» **TRECHO**:
>>>>
Fernanda Ramos
Jeferson Teodoro
Roberta Alencar

Ao longo dos anos temos acompanhado um número importante de serviços de acolhimento institucional sofrendo significativas transformações no que diz respeito ao seu funcionamento. E recentemente tem se somado a este cenário, de maneira mais expressiva, organizações que vem optando pelo encerramento definitivo de suas atividades de cuidados a crianças e adolescentes separados de suas famílias.

Não nos cabe aqui, um “julgamento” a respeito destas organizações que já não se sentem disponíveis para manter sob seus cuidados um Serviço de Acolhimento Institucional (SAICA) nos dias atuais. Ao contrário disso, vale pensar o quanto a decisão pelo fechamento de um serviço, muitas vezes, pode refletir a saúde de uma organização que, já não se identificando com o fazer necessário para o funcionamento de uma casa de tal natureza, renuncia a este papel, numa atitude corajosa e, acima de tudo, ética, haja vista as exigências e necessidades implicadas na sustentação de uma casa de tão alta complexidade.

A partir do acompanhamento do processo de fechamento de um serviço de acolhimento institucional na cidade de São Paulo, julgamos relevante compartilhar nossas reflexões sobre a importância dos cuidados necessários neste momento tão delicado. Momento de separações e despedidas, em que crianças e adolescentes são transferidos para outros serviços e os profissionais, além de terem que lidar com os diversos sentimentos que surgem em relação aos acolhidos, precisam lidar também com as questões que a situação mobiliza neles próprios desde sentimentos de impotência até a eminência do desemprego.
<<<<
» **AMOSTRA DOS REGISTROS**:
>>>>
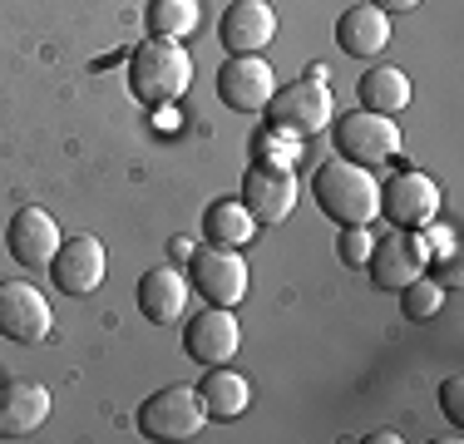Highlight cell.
<instances>
[{"instance_id": "e0dca14e", "label": "cell", "mask_w": 464, "mask_h": 444, "mask_svg": "<svg viewBox=\"0 0 464 444\" xmlns=\"http://www.w3.org/2000/svg\"><path fill=\"white\" fill-rule=\"evenodd\" d=\"M188 292H193L188 272H179V266H153V272L139 276V311L153 326H169V321L183 316Z\"/></svg>"}, {"instance_id": "603a6c76", "label": "cell", "mask_w": 464, "mask_h": 444, "mask_svg": "<svg viewBox=\"0 0 464 444\" xmlns=\"http://www.w3.org/2000/svg\"><path fill=\"white\" fill-rule=\"evenodd\" d=\"M440 306H445V282H435V276L420 272L415 282L401 286V311H405L411 321H435Z\"/></svg>"}, {"instance_id": "5b68a950", "label": "cell", "mask_w": 464, "mask_h": 444, "mask_svg": "<svg viewBox=\"0 0 464 444\" xmlns=\"http://www.w3.org/2000/svg\"><path fill=\"white\" fill-rule=\"evenodd\" d=\"M188 282L198 286L208 306H237L247 296V262L237 257V247H203L188 252Z\"/></svg>"}, {"instance_id": "d4e9b609", "label": "cell", "mask_w": 464, "mask_h": 444, "mask_svg": "<svg viewBox=\"0 0 464 444\" xmlns=\"http://www.w3.org/2000/svg\"><path fill=\"white\" fill-rule=\"evenodd\" d=\"M371 247H375L371 222H361V227H341V237H336V257L346 262V266H366Z\"/></svg>"}, {"instance_id": "5bb4252c", "label": "cell", "mask_w": 464, "mask_h": 444, "mask_svg": "<svg viewBox=\"0 0 464 444\" xmlns=\"http://www.w3.org/2000/svg\"><path fill=\"white\" fill-rule=\"evenodd\" d=\"M366 266H371V282L381 286V292H401V286L415 282L430 262H425V252H420L415 232L401 227V232H391V237H375Z\"/></svg>"}, {"instance_id": "7402d4cb", "label": "cell", "mask_w": 464, "mask_h": 444, "mask_svg": "<svg viewBox=\"0 0 464 444\" xmlns=\"http://www.w3.org/2000/svg\"><path fill=\"white\" fill-rule=\"evenodd\" d=\"M203 25V0H153L149 5V30L159 40H188Z\"/></svg>"}, {"instance_id": "30bf717a", "label": "cell", "mask_w": 464, "mask_h": 444, "mask_svg": "<svg viewBox=\"0 0 464 444\" xmlns=\"http://www.w3.org/2000/svg\"><path fill=\"white\" fill-rule=\"evenodd\" d=\"M50 302L30 282H0V336L20 346H40L50 336Z\"/></svg>"}, {"instance_id": "9c48e42d", "label": "cell", "mask_w": 464, "mask_h": 444, "mask_svg": "<svg viewBox=\"0 0 464 444\" xmlns=\"http://www.w3.org/2000/svg\"><path fill=\"white\" fill-rule=\"evenodd\" d=\"M60 242H64V232L45 208H20L5 227V252L25 266V272H50Z\"/></svg>"}, {"instance_id": "9a60e30c", "label": "cell", "mask_w": 464, "mask_h": 444, "mask_svg": "<svg viewBox=\"0 0 464 444\" xmlns=\"http://www.w3.org/2000/svg\"><path fill=\"white\" fill-rule=\"evenodd\" d=\"M50 420V391L40 381H0V439H25Z\"/></svg>"}, {"instance_id": "8fae6325", "label": "cell", "mask_w": 464, "mask_h": 444, "mask_svg": "<svg viewBox=\"0 0 464 444\" xmlns=\"http://www.w3.org/2000/svg\"><path fill=\"white\" fill-rule=\"evenodd\" d=\"M183 351L203 365H227L242 351V326L232 316V306H203L183 331Z\"/></svg>"}, {"instance_id": "83f0119b", "label": "cell", "mask_w": 464, "mask_h": 444, "mask_svg": "<svg viewBox=\"0 0 464 444\" xmlns=\"http://www.w3.org/2000/svg\"><path fill=\"white\" fill-rule=\"evenodd\" d=\"M371 5H381L385 15H401V10H415L420 0H371Z\"/></svg>"}, {"instance_id": "6da1fadb", "label": "cell", "mask_w": 464, "mask_h": 444, "mask_svg": "<svg viewBox=\"0 0 464 444\" xmlns=\"http://www.w3.org/2000/svg\"><path fill=\"white\" fill-rule=\"evenodd\" d=\"M312 193H316V208L341 227H361V222L381 217V183L371 178L366 163H351V159L322 163L312 178Z\"/></svg>"}, {"instance_id": "f1b7e54d", "label": "cell", "mask_w": 464, "mask_h": 444, "mask_svg": "<svg viewBox=\"0 0 464 444\" xmlns=\"http://www.w3.org/2000/svg\"><path fill=\"white\" fill-rule=\"evenodd\" d=\"M391 439L401 444V435H395V430H375V435H371V444H391Z\"/></svg>"}, {"instance_id": "8992f818", "label": "cell", "mask_w": 464, "mask_h": 444, "mask_svg": "<svg viewBox=\"0 0 464 444\" xmlns=\"http://www.w3.org/2000/svg\"><path fill=\"white\" fill-rule=\"evenodd\" d=\"M331 139H336L341 159L366 163V169L401 153V129H395V119L371 114V109H351L346 119H331Z\"/></svg>"}, {"instance_id": "ffe728a7", "label": "cell", "mask_w": 464, "mask_h": 444, "mask_svg": "<svg viewBox=\"0 0 464 444\" xmlns=\"http://www.w3.org/2000/svg\"><path fill=\"white\" fill-rule=\"evenodd\" d=\"M405 104H411V80H405V70H395V64H375L366 80H361V109L395 119Z\"/></svg>"}, {"instance_id": "52a82bcc", "label": "cell", "mask_w": 464, "mask_h": 444, "mask_svg": "<svg viewBox=\"0 0 464 444\" xmlns=\"http://www.w3.org/2000/svg\"><path fill=\"white\" fill-rule=\"evenodd\" d=\"M277 94V74L262 54H232V60L218 70V99L237 114H262Z\"/></svg>"}, {"instance_id": "ac0fdd59", "label": "cell", "mask_w": 464, "mask_h": 444, "mask_svg": "<svg viewBox=\"0 0 464 444\" xmlns=\"http://www.w3.org/2000/svg\"><path fill=\"white\" fill-rule=\"evenodd\" d=\"M336 44L351 54V60H375V54L391 44V15L381 5H351L346 15L336 20Z\"/></svg>"}, {"instance_id": "7a4b0ae2", "label": "cell", "mask_w": 464, "mask_h": 444, "mask_svg": "<svg viewBox=\"0 0 464 444\" xmlns=\"http://www.w3.org/2000/svg\"><path fill=\"white\" fill-rule=\"evenodd\" d=\"M193 84V54L183 50V40H143L129 60V89H134L139 104L163 109V104H179Z\"/></svg>"}, {"instance_id": "d6986e66", "label": "cell", "mask_w": 464, "mask_h": 444, "mask_svg": "<svg viewBox=\"0 0 464 444\" xmlns=\"http://www.w3.org/2000/svg\"><path fill=\"white\" fill-rule=\"evenodd\" d=\"M203 237L213 242V247H247L252 237H257V217L242 208V198H218L213 208L203 213Z\"/></svg>"}, {"instance_id": "ba28073f", "label": "cell", "mask_w": 464, "mask_h": 444, "mask_svg": "<svg viewBox=\"0 0 464 444\" xmlns=\"http://www.w3.org/2000/svg\"><path fill=\"white\" fill-rule=\"evenodd\" d=\"M104 272H109V252H104V242H99L94 232L64 237L60 252H54V262H50V276H54V286H60L64 296H90V292H99Z\"/></svg>"}, {"instance_id": "44dd1931", "label": "cell", "mask_w": 464, "mask_h": 444, "mask_svg": "<svg viewBox=\"0 0 464 444\" xmlns=\"http://www.w3.org/2000/svg\"><path fill=\"white\" fill-rule=\"evenodd\" d=\"M198 395H203V410L218 420H237L252 405V385L237 371H227V365H213V375L198 385Z\"/></svg>"}, {"instance_id": "cb8c5ba5", "label": "cell", "mask_w": 464, "mask_h": 444, "mask_svg": "<svg viewBox=\"0 0 464 444\" xmlns=\"http://www.w3.org/2000/svg\"><path fill=\"white\" fill-rule=\"evenodd\" d=\"M252 159L267 163V169H292V163L302 159V139H292V133H282V129H262L257 139H252Z\"/></svg>"}, {"instance_id": "4316f807", "label": "cell", "mask_w": 464, "mask_h": 444, "mask_svg": "<svg viewBox=\"0 0 464 444\" xmlns=\"http://www.w3.org/2000/svg\"><path fill=\"white\" fill-rule=\"evenodd\" d=\"M440 410L450 415V425H455V430H464V381H459V375H450V381L440 385Z\"/></svg>"}, {"instance_id": "4fadbf2b", "label": "cell", "mask_w": 464, "mask_h": 444, "mask_svg": "<svg viewBox=\"0 0 464 444\" xmlns=\"http://www.w3.org/2000/svg\"><path fill=\"white\" fill-rule=\"evenodd\" d=\"M381 213L395 222V227H425L440 213V183L425 173H395L391 183L381 188Z\"/></svg>"}, {"instance_id": "2e32d148", "label": "cell", "mask_w": 464, "mask_h": 444, "mask_svg": "<svg viewBox=\"0 0 464 444\" xmlns=\"http://www.w3.org/2000/svg\"><path fill=\"white\" fill-rule=\"evenodd\" d=\"M218 40L227 44V54H262L277 40V10H272L267 0H237L223 15Z\"/></svg>"}, {"instance_id": "7c38bea8", "label": "cell", "mask_w": 464, "mask_h": 444, "mask_svg": "<svg viewBox=\"0 0 464 444\" xmlns=\"http://www.w3.org/2000/svg\"><path fill=\"white\" fill-rule=\"evenodd\" d=\"M242 208H247L257 222H267V227L286 222V217H292V208H296V178H292V169L252 163L247 178H242Z\"/></svg>"}, {"instance_id": "484cf974", "label": "cell", "mask_w": 464, "mask_h": 444, "mask_svg": "<svg viewBox=\"0 0 464 444\" xmlns=\"http://www.w3.org/2000/svg\"><path fill=\"white\" fill-rule=\"evenodd\" d=\"M415 237H420L425 262H450V257H455V232H450V227H430V222H425V232H415Z\"/></svg>"}, {"instance_id": "277c9868", "label": "cell", "mask_w": 464, "mask_h": 444, "mask_svg": "<svg viewBox=\"0 0 464 444\" xmlns=\"http://www.w3.org/2000/svg\"><path fill=\"white\" fill-rule=\"evenodd\" d=\"M203 395L198 385H169V391L149 395L139 410V435L143 439H198L203 435Z\"/></svg>"}, {"instance_id": "3957f363", "label": "cell", "mask_w": 464, "mask_h": 444, "mask_svg": "<svg viewBox=\"0 0 464 444\" xmlns=\"http://www.w3.org/2000/svg\"><path fill=\"white\" fill-rule=\"evenodd\" d=\"M326 80L331 74L322 70V64H312L302 80L277 89L272 104H267V129H282V133H292V139H312V133L331 129V119H336V99H331Z\"/></svg>"}]
</instances>
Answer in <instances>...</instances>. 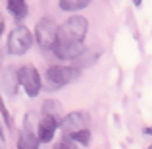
<<<<
» **TAREFA DADA**:
Responda com base no texto sobre o fechamento de serviços de acolhimento:
1. Qual é a sigla usada para Serviço de Acolhimento Institucional?
2. Em que cidade ficava o serviço cujo fechamento foi acompanhado?
3. Para onde são levados as crianças e os adolescentes quando o serviço fecha?

» **RESPOSTA CERTA**:
1. SAICA.
2. São Paulo.
3. Para outros serviços.